The interquartile range is the difference between the third quartile (Q3, 75th percentile) and the first quartile (Q1, 25th percentile): IQR = Q3 − Q1. It represents the spread of the middle 50% of the data. Because it ignores the top and bottom 25% of values, the IQR is not affected by extreme outliers, making it a more robust measure of spread than the total range or standard deviation when data is skewed or contains anomalies.
How are Q1 and Q3 calculated?
The calculator uses linear interpolation on the sorted data. For Q1, the position is 0.25 × (n−1) in a zero-indexed sorted array. If that position is not an integer, the value is interpolated between the two adjacent data points. The same method is used for Q3 at position 0.75 × (n−1). This is the same method used by statistical software like R (type 7) and Excel's QUARTILE.INC function.
How does the 1.5×IQR rule identify outliers?

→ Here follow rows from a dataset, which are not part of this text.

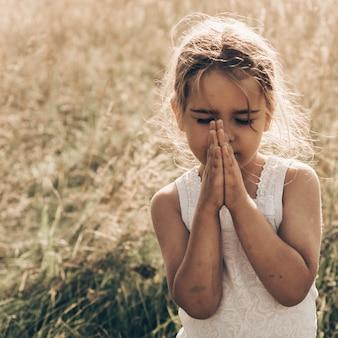 La bambina chiuse gli occhi, pregando all'aperto, le mani giunte nel concetto di preghiera per fede, spiritualità e religione. pace, speranza, concetto di sogni.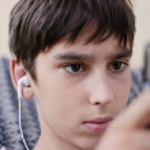 Teen listens music through headphones — Stock Photo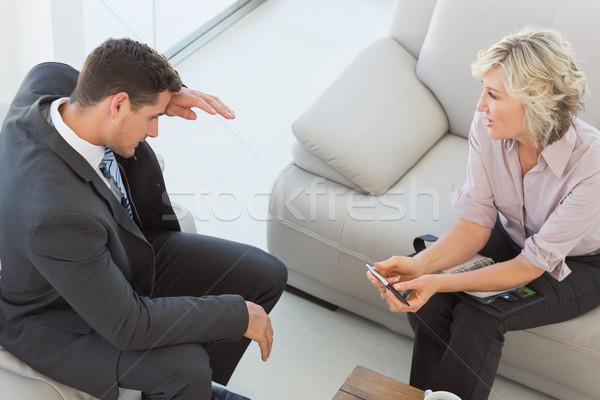 Businessman and his secretary sitting on sofa at home Stock photo © wavebreak_media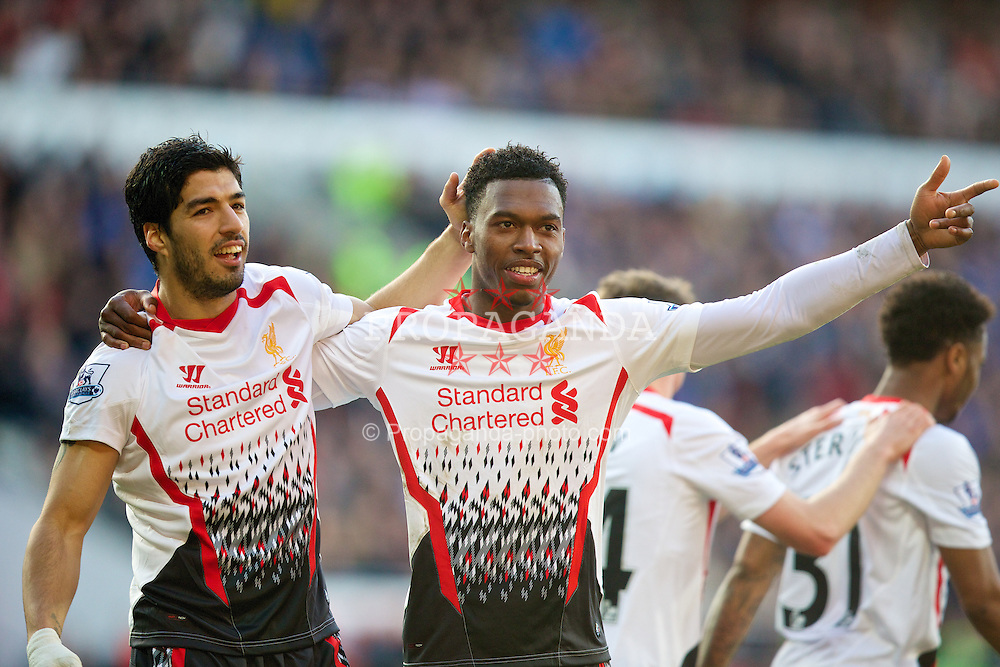 CARDIFF, WALES - Saturday, March 22, 2014: Liverpool's Daniel Sturridge celebrates scoring the fifth goal against Cardiff City with team-mate Luis Suarez during the Premiership match at the Cardiff City Stadium. (Pic by David Rawcliffe/Propaganda)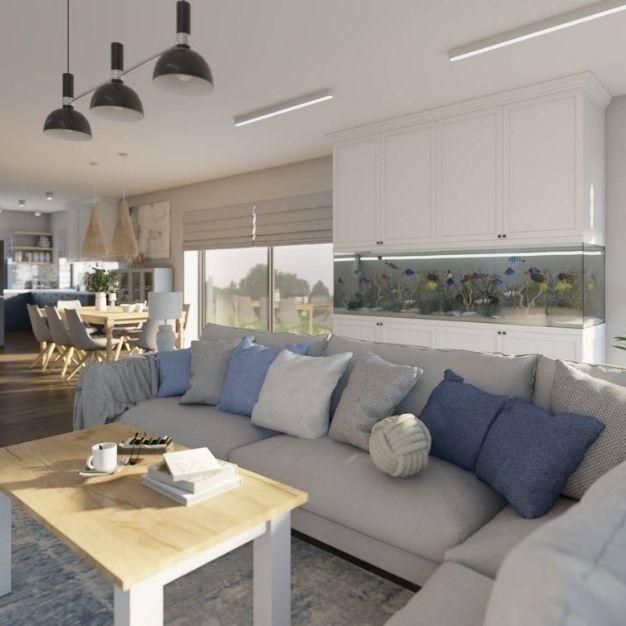 duży salon z jadalnią, stolik kawowy z drewnianym blatem, jak dobrać poduszki do sofy w salonie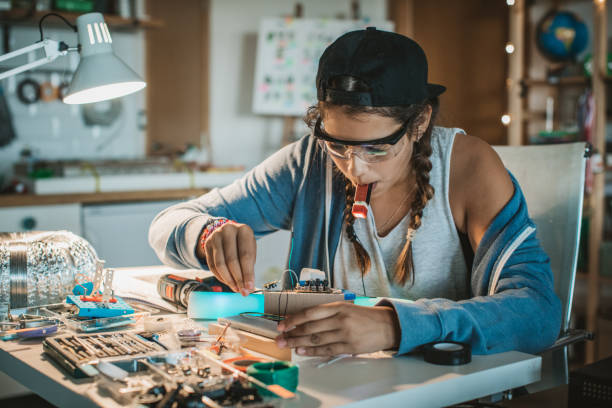 She has a passion for science Teenage girl working on some engineering project at home. leisure equipment stock pictures, royalty-free photos & images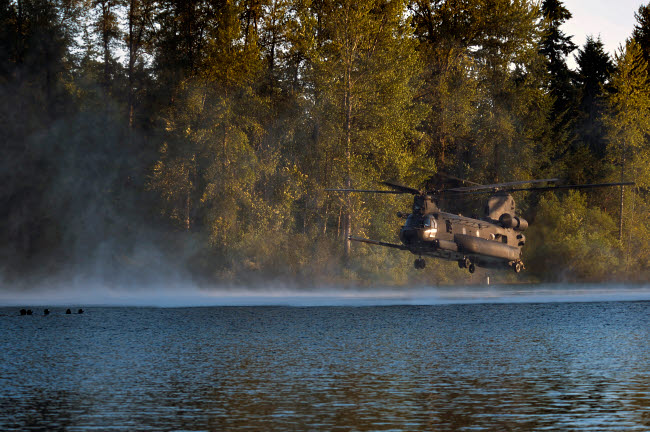STK108369M © Stocktrek Images, Inc. Airmen wait in a lake for an MH-47 Chinook helicopter to extract them.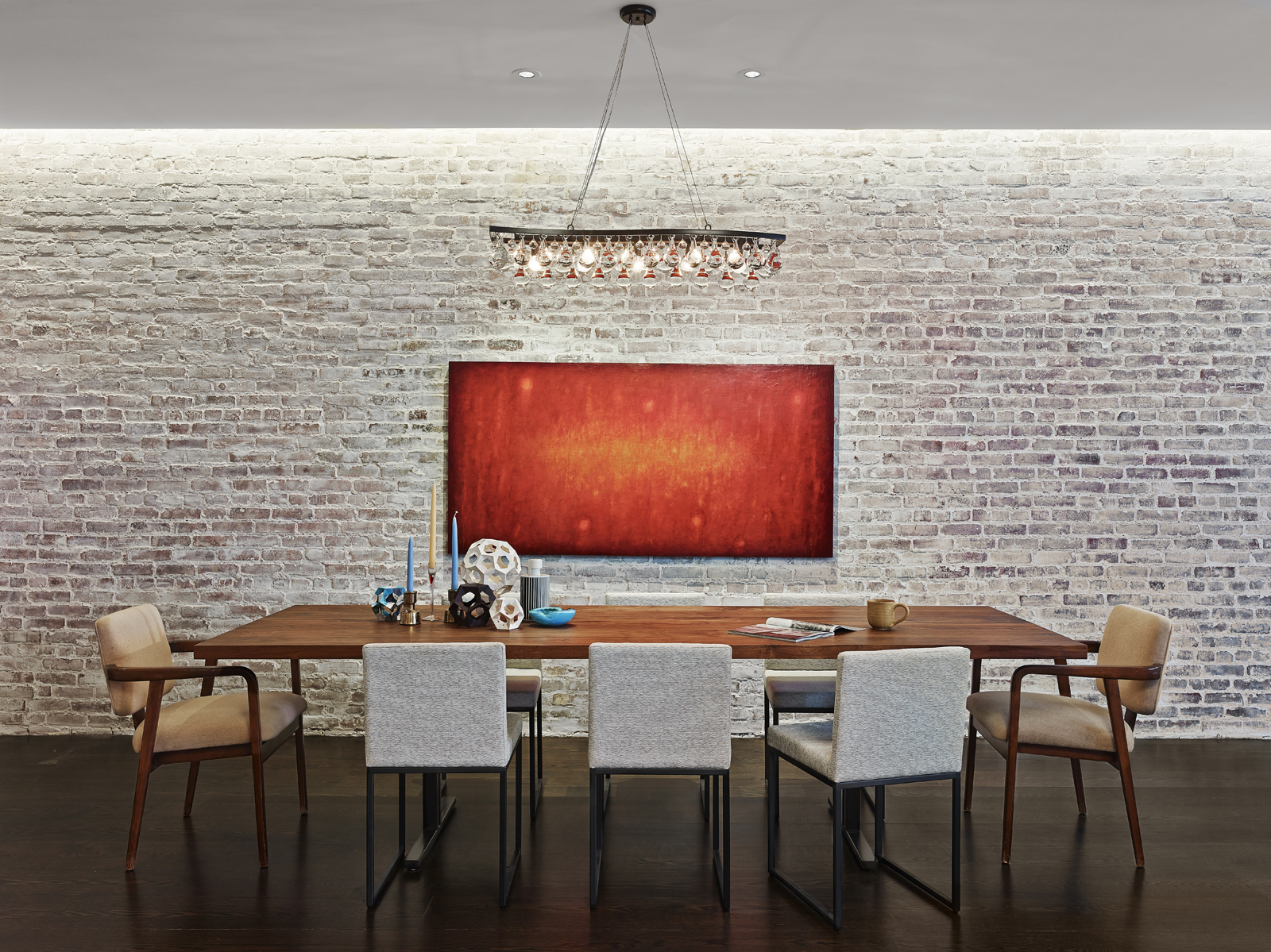 modern dining room with brick wall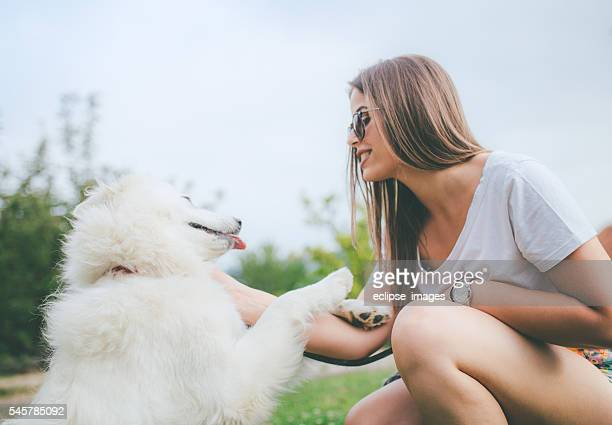 beautiful young woman and her dog enjoying in the nature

John Tukey's 1.5×IQR rule defines lower fence = Q1 − 1.5×IQR and upper fence = Q3 + 1.5×IQR. Any data point outside these fences is a potential outlier. The multiplier 1.5 was chosen because for a perfectly normal distribution, only about 0.7% of values fall outside these fences, making them very unlikely to occur by chance. A stricter rule uses a multiplier of 3.0, flagging only the most extreme points as far outliers.
Is IQR better than standard deviation for measuring spread?

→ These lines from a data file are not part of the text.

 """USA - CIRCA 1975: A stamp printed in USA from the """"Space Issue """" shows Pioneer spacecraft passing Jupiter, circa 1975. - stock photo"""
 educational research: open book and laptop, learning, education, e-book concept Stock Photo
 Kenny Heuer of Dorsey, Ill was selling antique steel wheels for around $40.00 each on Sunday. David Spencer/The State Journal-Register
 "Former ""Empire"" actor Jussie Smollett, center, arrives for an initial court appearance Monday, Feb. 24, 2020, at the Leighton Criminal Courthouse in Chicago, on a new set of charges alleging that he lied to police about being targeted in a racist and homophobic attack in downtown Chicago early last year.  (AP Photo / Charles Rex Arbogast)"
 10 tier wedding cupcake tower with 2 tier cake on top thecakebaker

Each measure is suited to different situations. Standard deviation uses all data values and is optimal for symmetric, normally distributed data with no outliers. IQR uses only the middle 50% of values and is much more resistant to skewness and outliers. If your data is approximately normal, standard deviation gives more information. If your data is skewed (income, house prices, survival times) or contains outliers, IQR is the better measure of typical spread.
Can I use IQR for a dataset with just two or three values?
Technically yes, but the result is of limited usefulness. With very small samples (n < 4 or 5), quartile estimates are highly unstable and the IQR does not reliably represent the population spread. The 1.5×IQR outlier rule also behaves poorly with tiny samples — it may flag no outliers even when the data contains errors, or it may produce fences that exclude legitimate values. Meaningful IQR analysis generally requires at least 5–10 observations.